第34話 時間

 

 星の流れる夜。


 宿にあるテラスへと出て、三人で星の海を見上げる。


「綺麗......」


「ねっ、すごーい」


 白魔道士とティラナの二人は、白光の魔石を闇にぶち撒けたような星空に目をきらきらさせている。


(百年に一度の星海......久しぶりに見たけど、こんなに綺麗だったっけ。 ......すげえな)


 いつもの宿屋に連泊をすることになり、俺達はゴモン達が悲鳴をあげるほどの鍛錬を一、二週間と繰り返し、やっとのこと基礎が全て叩き込む事に成功した。


 予定の七割。この調子であれば一ヶ月とたたず、あと一週間くらいで聖騎士達と同格......とまではいかずとも、近しいレベルの戦闘力にはなるだろう。多分。


「あ! あたしお酒もってくるよ! 星空眺めながらみんなでのもーよ」


 と、ティラナはポンッと手を打つ。


 おそらくは商店街を歩いていた時にいただいた和酒だろう。ティラナの美貌に惹かれたという酒屋の若旦那が持って行ってくれと手渡された物だが、あとで値を見てみるとかなりの上物だったことに驚いた。


「あれ、でもそれお前が貰ったんだろ? いいの俺等もいただいて」


「いーのいーの! 皆で飲んだ方が美味しいし! 楽しいし! お酒も嬉しいはずだよ〜!」


 そう言いながら、とててて〜と部屋の中へ入っていった。その時、白魔道士が「あっ」となにかに気が付き立ち上がる。


「どした?」


「お酒には、おつまみかと。 私、作ってきます」


「おまえ、酒のつまみつくれるんだ」


「簡単なものしか作れませんが......ノワルは料理するんですか?」


「んーん、しない」


 試みた事はある。あるにはあるが、絶望的にセンスがない。


「そうなんですか」


「そうなんです」


 ふふっ、と笑う白魔道士。何がウケたんだ?まあ、可愛いから言いけど。


「......」


「ノワルは」


「おん?」


 彼女は何かを言いかけ止まる。その視線は空を見つめていたが、確かに俺への言葉だった。聞き違いではない。


(えっ、どーしたんだ......)


「ごめんなさい、何でもないです。 行ってきますね」


「? うん、わかった」


 部屋への扉を開いた時に丁度ティラナが戻ってきた。


「たっだいま〜っ!! って、あれ? ミナトどーしたの? どこ行くの?」


「はい。 お酒にはおつまみかと思いまして.....!」


「はっ、そーか! なるほど!!」


「なので作ってきます!」


「あたしも作るー!」


 キャッキャと盛り上がる二人。思えば魔物も人も、この数年間においては誰ともまともに過ごす事も無かった。

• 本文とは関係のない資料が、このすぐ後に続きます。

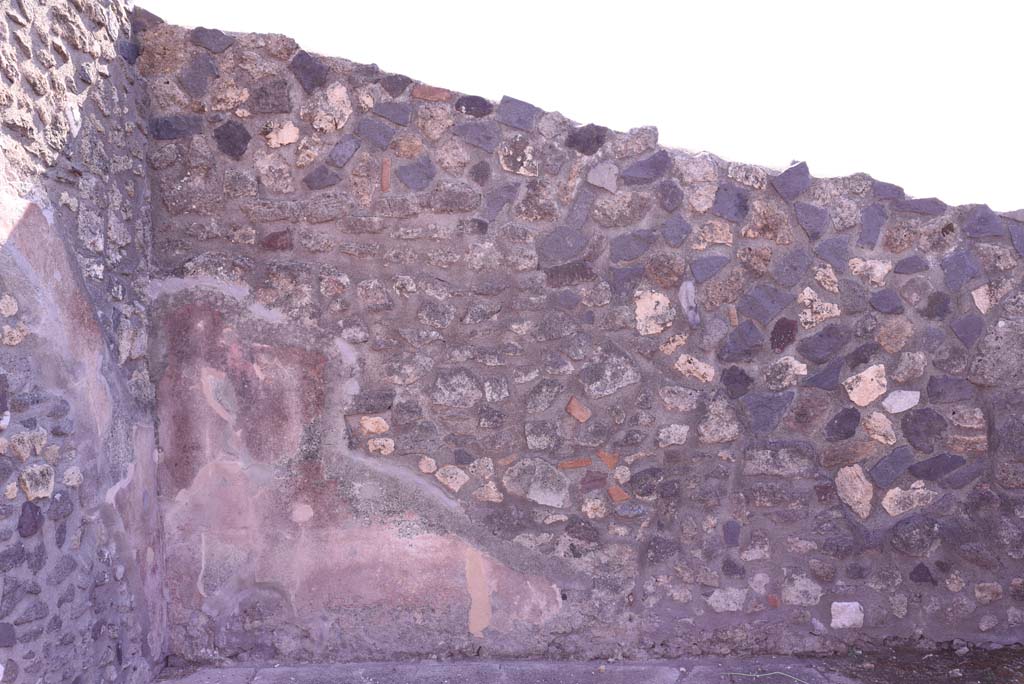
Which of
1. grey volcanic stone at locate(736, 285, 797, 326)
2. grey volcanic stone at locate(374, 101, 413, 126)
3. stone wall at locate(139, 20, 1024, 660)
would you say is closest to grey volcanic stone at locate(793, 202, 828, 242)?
stone wall at locate(139, 20, 1024, 660)

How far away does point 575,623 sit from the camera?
9.70 feet

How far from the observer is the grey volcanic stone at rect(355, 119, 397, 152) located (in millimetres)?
2867

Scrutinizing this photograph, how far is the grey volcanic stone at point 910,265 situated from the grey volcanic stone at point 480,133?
1.50 meters

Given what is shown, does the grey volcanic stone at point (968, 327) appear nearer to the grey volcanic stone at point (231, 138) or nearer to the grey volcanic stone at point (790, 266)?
the grey volcanic stone at point (790, 266)

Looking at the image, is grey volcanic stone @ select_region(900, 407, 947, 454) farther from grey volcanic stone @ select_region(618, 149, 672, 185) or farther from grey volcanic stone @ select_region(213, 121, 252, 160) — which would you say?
grey volcanic stone @ select_region(213, 121, 252, 160)

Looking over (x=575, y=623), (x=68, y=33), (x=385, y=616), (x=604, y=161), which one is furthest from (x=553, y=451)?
(x=68, y=33)

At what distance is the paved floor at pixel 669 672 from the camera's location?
2801 mm

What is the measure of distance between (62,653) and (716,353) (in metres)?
2.22

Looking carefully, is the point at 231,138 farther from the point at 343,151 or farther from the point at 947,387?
the point at 947,387

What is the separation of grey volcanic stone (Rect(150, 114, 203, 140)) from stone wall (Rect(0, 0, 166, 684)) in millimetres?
63

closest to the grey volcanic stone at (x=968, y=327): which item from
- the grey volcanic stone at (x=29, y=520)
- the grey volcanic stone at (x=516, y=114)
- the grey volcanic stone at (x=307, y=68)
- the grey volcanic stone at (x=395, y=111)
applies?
the grey volcanic stone at (x=516, y=114)

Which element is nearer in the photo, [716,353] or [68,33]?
[68,33]

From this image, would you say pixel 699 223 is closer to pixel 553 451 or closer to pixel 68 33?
pixel 553 451

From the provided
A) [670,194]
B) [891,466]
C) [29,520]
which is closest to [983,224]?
[891,466]
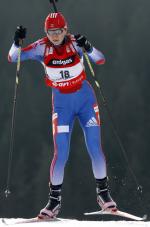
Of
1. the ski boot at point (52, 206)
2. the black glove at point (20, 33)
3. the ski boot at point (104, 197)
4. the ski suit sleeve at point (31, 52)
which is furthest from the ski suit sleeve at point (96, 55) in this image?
the ski boot at point (52, 206)

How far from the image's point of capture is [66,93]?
1066cm

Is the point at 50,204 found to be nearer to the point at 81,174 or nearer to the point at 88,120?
the point at 88,120

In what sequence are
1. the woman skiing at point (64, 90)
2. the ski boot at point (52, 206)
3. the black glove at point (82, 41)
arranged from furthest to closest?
the ski boot at point (52, 206) → the woman skiing at point (64, 90) → the black glove at point (82, 41)

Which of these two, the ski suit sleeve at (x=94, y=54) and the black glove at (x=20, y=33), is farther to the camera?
the ski suit sleeve at (x=94, y=54)

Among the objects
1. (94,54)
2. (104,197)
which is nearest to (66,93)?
(94,54)

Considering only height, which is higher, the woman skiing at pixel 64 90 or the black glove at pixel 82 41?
the black glove at pixel 82 41

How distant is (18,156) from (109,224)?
116 ft

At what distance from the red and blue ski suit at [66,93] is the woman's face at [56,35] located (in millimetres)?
167

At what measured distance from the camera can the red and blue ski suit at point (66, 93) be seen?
410 inches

 生きるか死ぬかの日々と、取り込んだ魔物の残留思念の痛みに耐えるだけの毎日。


(奥が......ぽかぽかする)


 体の芯が温まる。まだ酒を飲んでもいないのに。


 小さな頃、まだリーナと恋仲になる前の事を思い出した。ふわふわとした心持ちで会話が弾み、なんとも言えない幸福な時間が流れる。


 かけがえのない、淡く光るような、そんな流れる時。


 今まさにあの頃の気持ちと似て非なるものが俺を包んでいる。


(......感傷的になるなよ、俺......)


 憎しみの対象である人間。その憎悪ばかりを力に、糧に生き抜いてきたが......。


「ノワル」


 呼ぶ白魔道士。


「ん?」


 ティラナはペロリと舌をみせ悪戯な表情を浮かべる。


「ぼーっとしてるねえ、ノワル?」


 とろんとした目に火照った体。


「あれ、もう飲んでる!? って、ふぐっ」


 いつの間にか後ろに回り込んでいた白魔道士が俺をハグする。思いっきり当てられる胸。苦しい......!


「ノーワル♪」


「あ、え?」


 普段見せないような満面の笑み。見下ろすように顔を近づけてくる白魔道士。彼女の前髪がかすかに俺の額に触れている。


「ち、近くねーか?」


「そーですかぁ?」


 ふんわりと甘いような、花のような香りが俺の鼻孔をくすぐった。


 風呂上がりだからだろうか、尋常じゃなく良い匂いがする。


 酒の匂いが混ざり合い、夢見心地。


「ほらほら、ノワルが一番頑張ってるんだからさ〜! 飲んで飲んで!」


 つがれる酒を眺める。


「どうしたんですか、ノワル......?」


 小さな水面に映る星に、俺は思わず呟いた。